Start of Data for this exercise
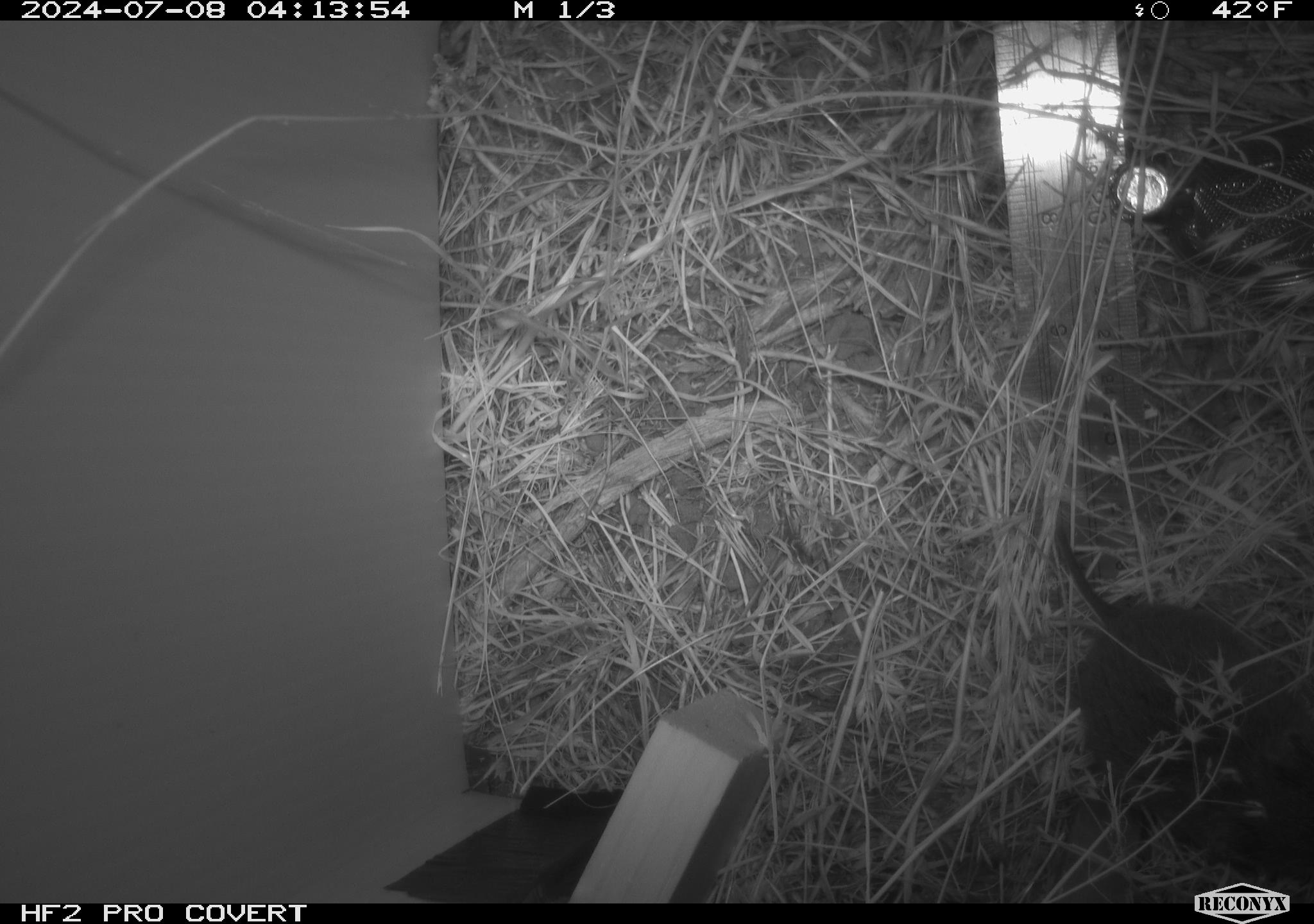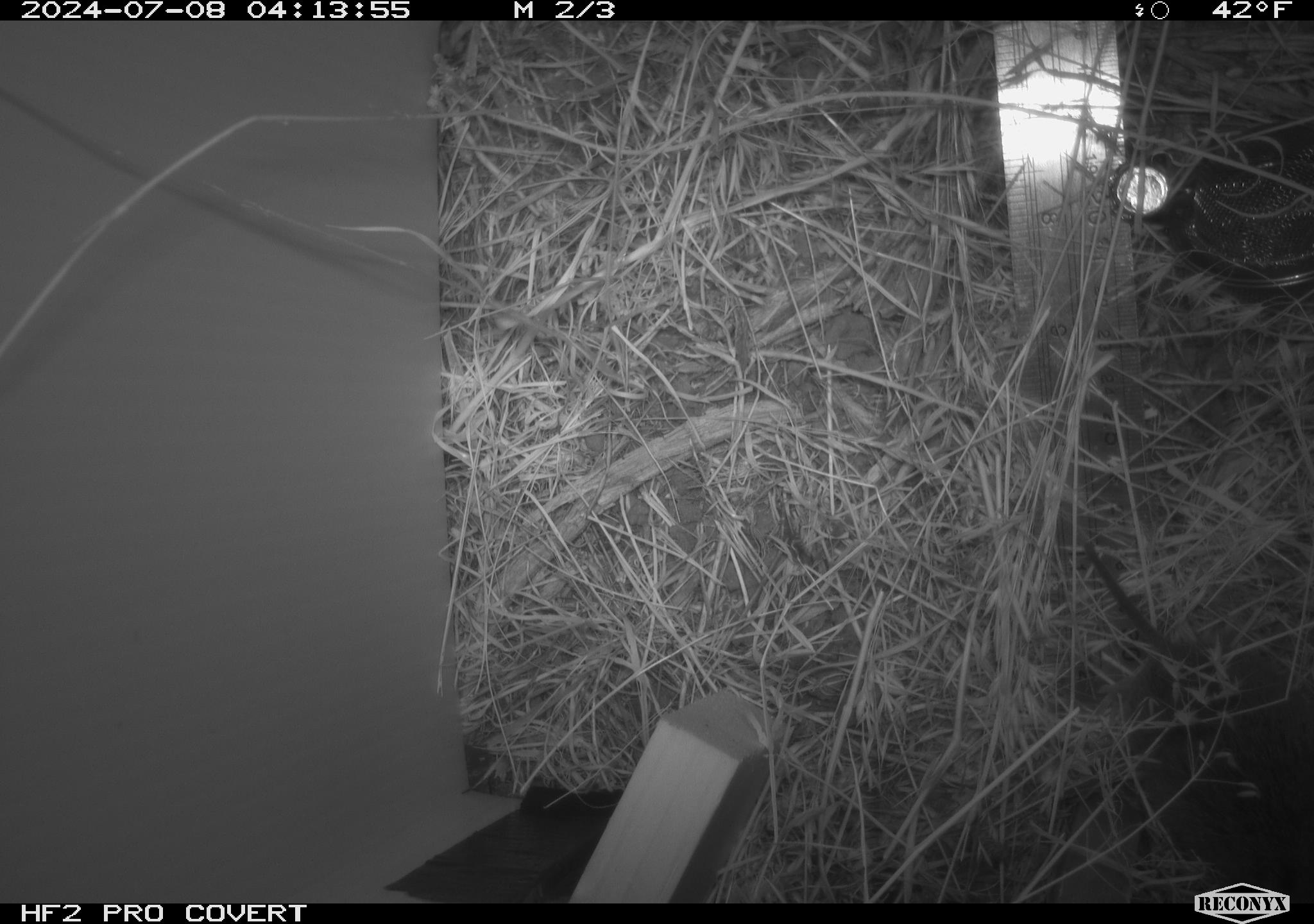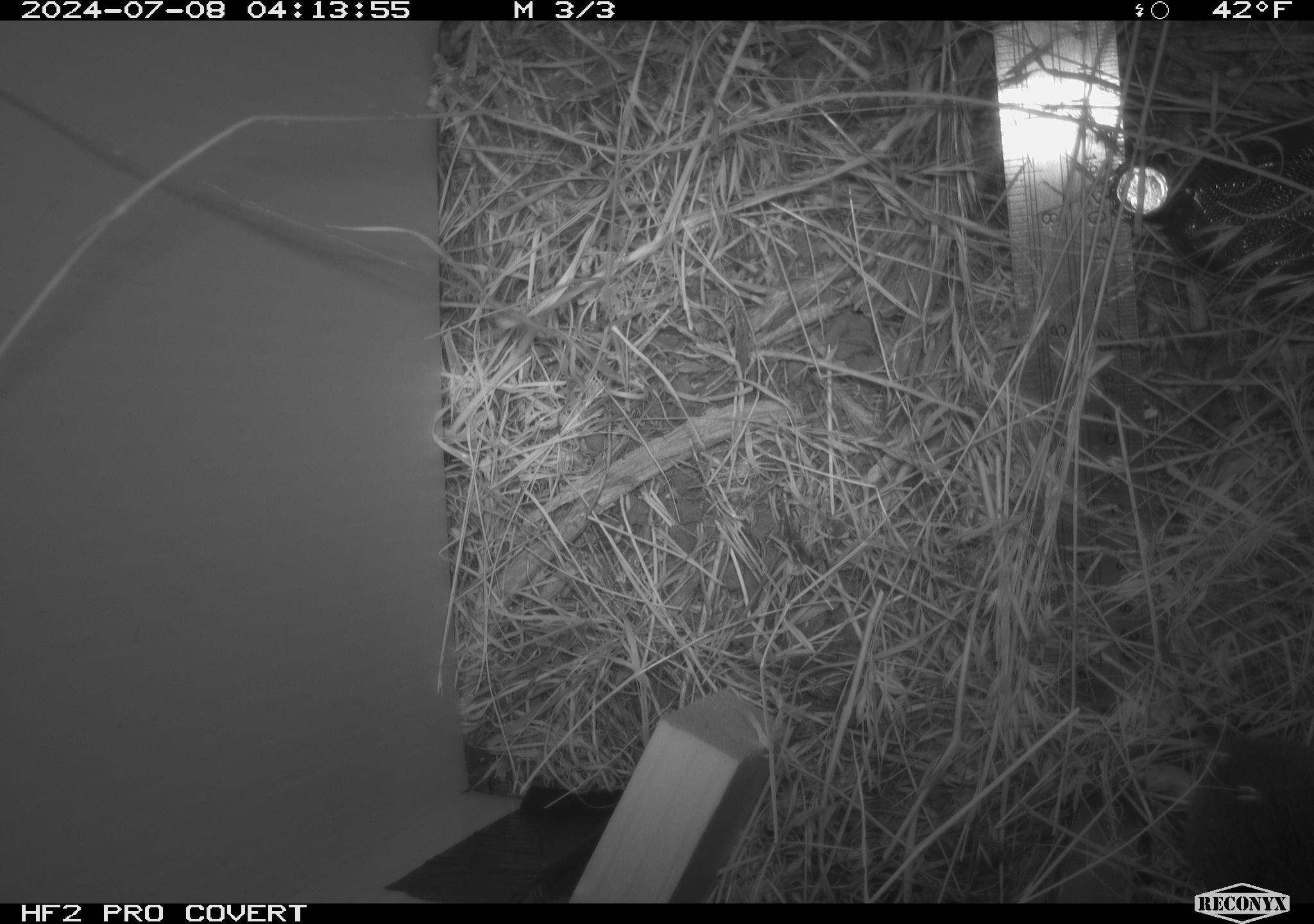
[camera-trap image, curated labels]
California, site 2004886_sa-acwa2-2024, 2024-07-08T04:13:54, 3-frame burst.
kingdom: Animalia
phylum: Chordata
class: Mammalia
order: Rodentia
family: Cricetidae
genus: Microtus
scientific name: Microtus californicus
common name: california vole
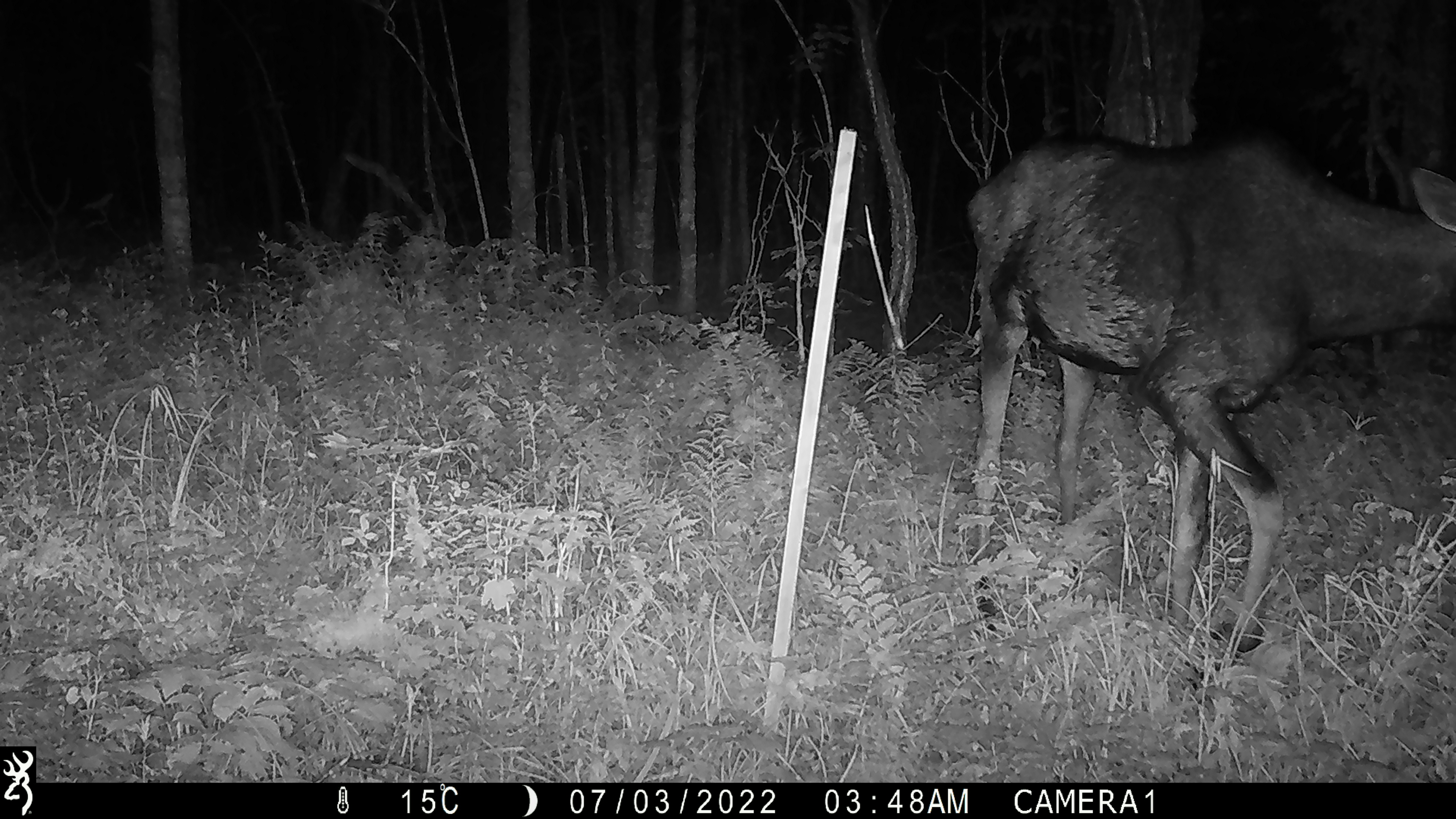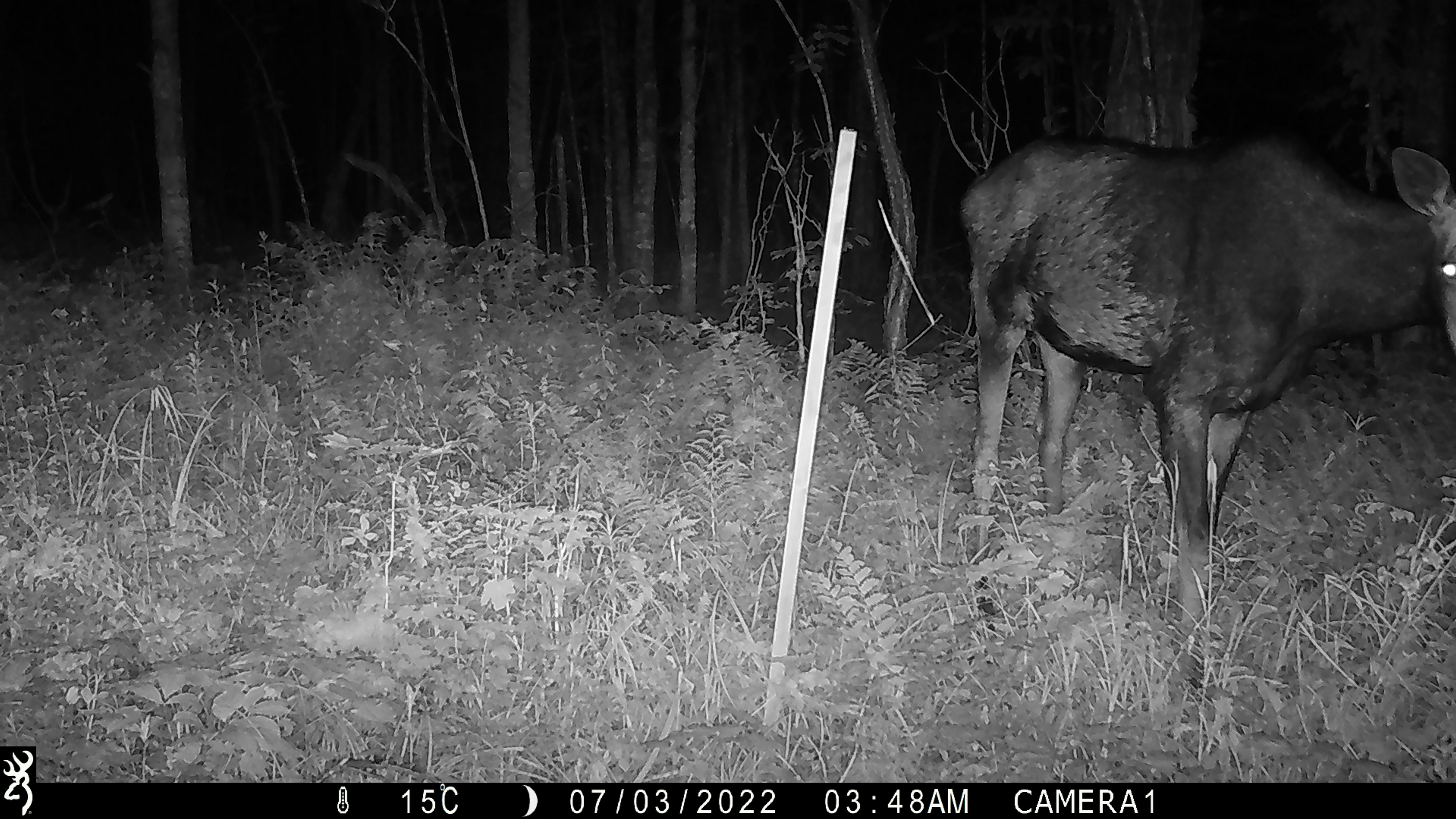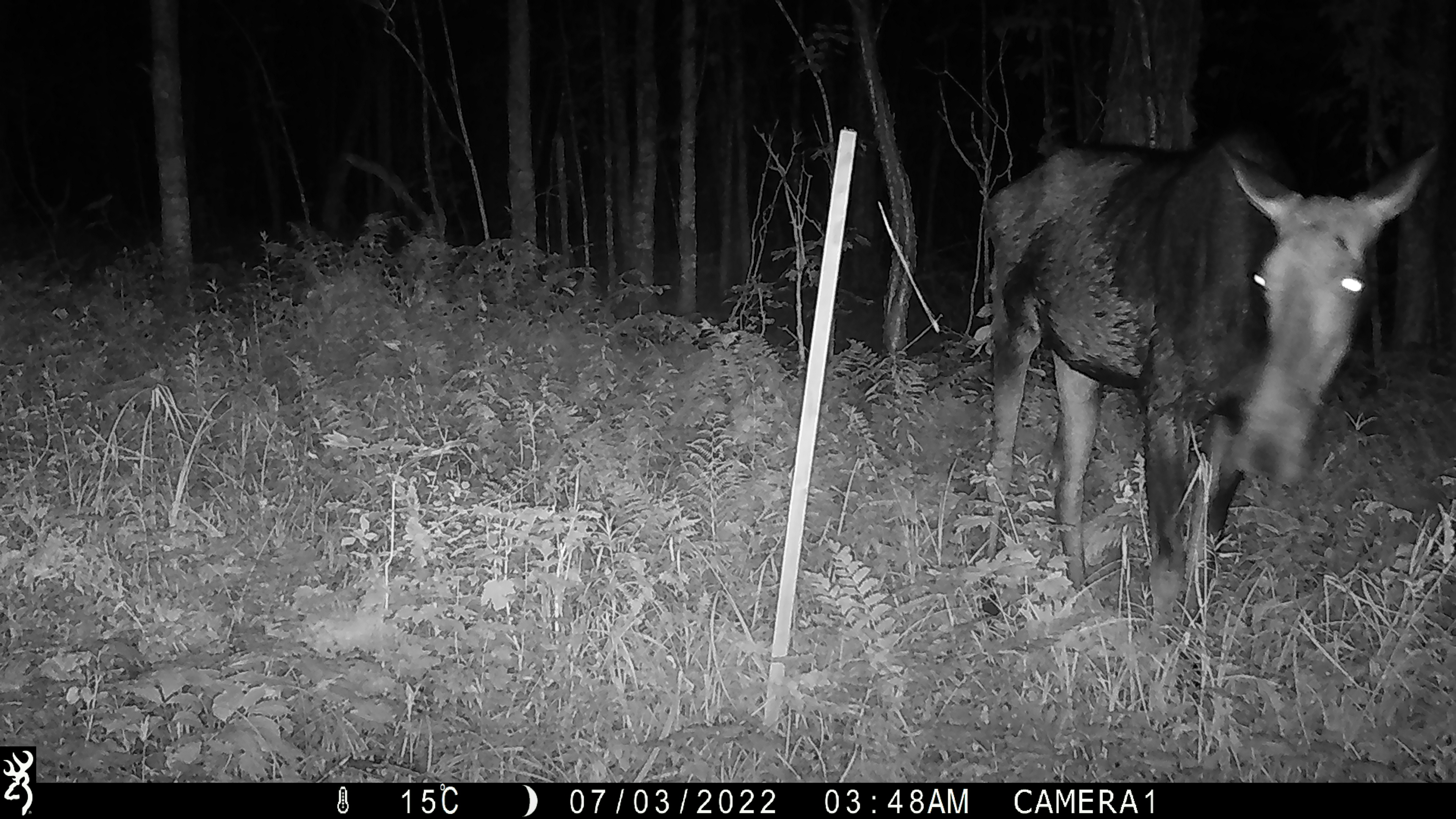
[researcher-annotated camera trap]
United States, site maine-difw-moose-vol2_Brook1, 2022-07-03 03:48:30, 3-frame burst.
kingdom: Animalia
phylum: Chordata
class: Mammalia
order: Artiodactyla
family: Cervidae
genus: Alces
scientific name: Alces alces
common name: moose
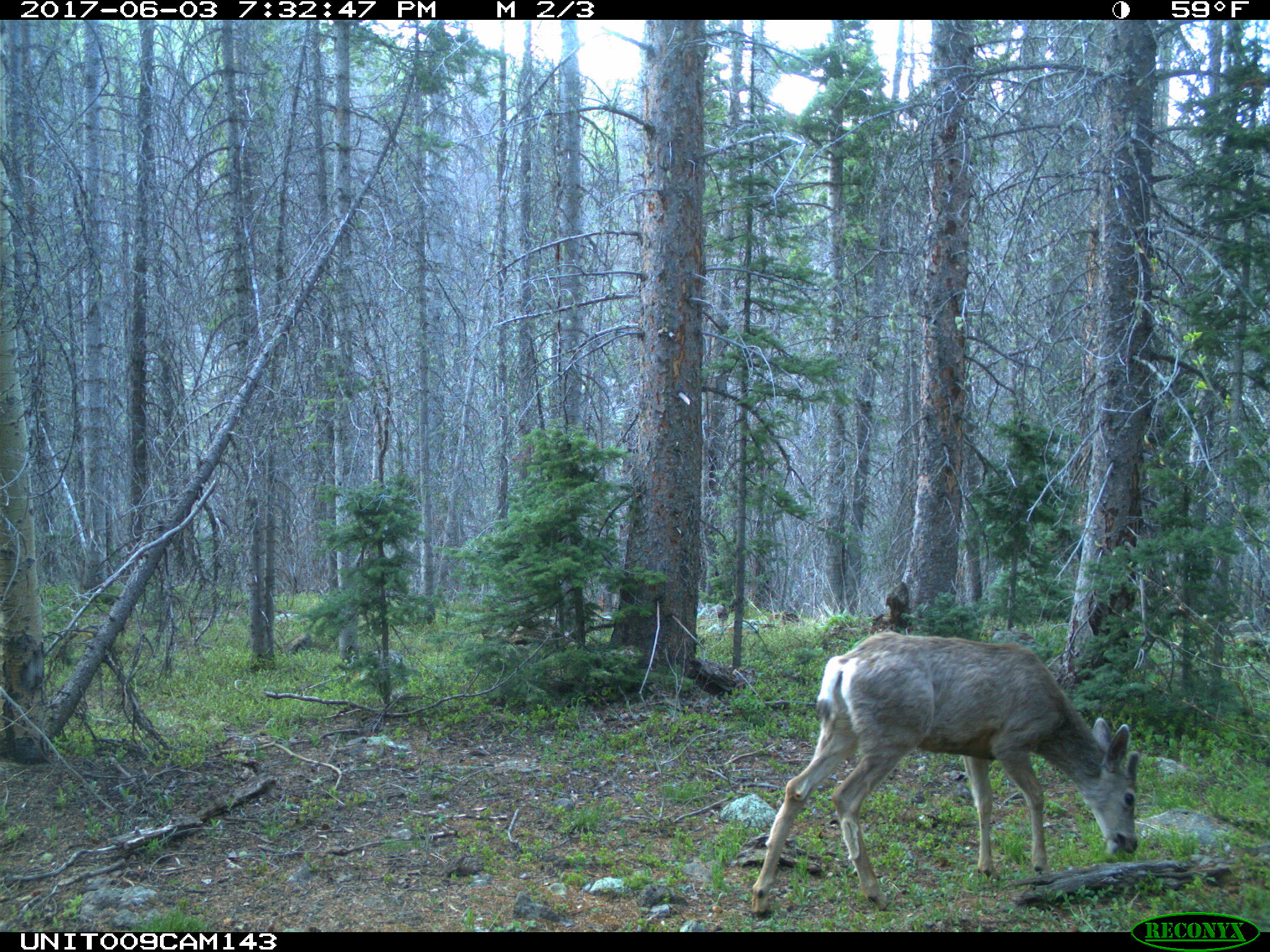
End of Data for this exercise
--- Problem to work on ---
In your copy, repeat each record exactly and include no pictures.

--- Your response ---
[camera-trap image, curated labels]
California, site 2004886_sa-acwa2-2024, 2024-07-08T04:13:54, 3-frame burst.
kingdom: Animalia
phylum: Chordata
class: Mammalia
order: Rodentia
family: Cricetidae
genus: Microtus
scientific name: Microtus californicus
common name: california vole
[researcher-annotated camera trap]
United States, site maine-difw-moose-vol2_Brook1, 2022-07-03 03:48:30, 3-frame burst.
kingdom: Animalia
phylum: Chordata
class: Mammalia
order: Artiodactyla
family: Cervidae
genus: Alces
scientific name: Alces alces
common name: moose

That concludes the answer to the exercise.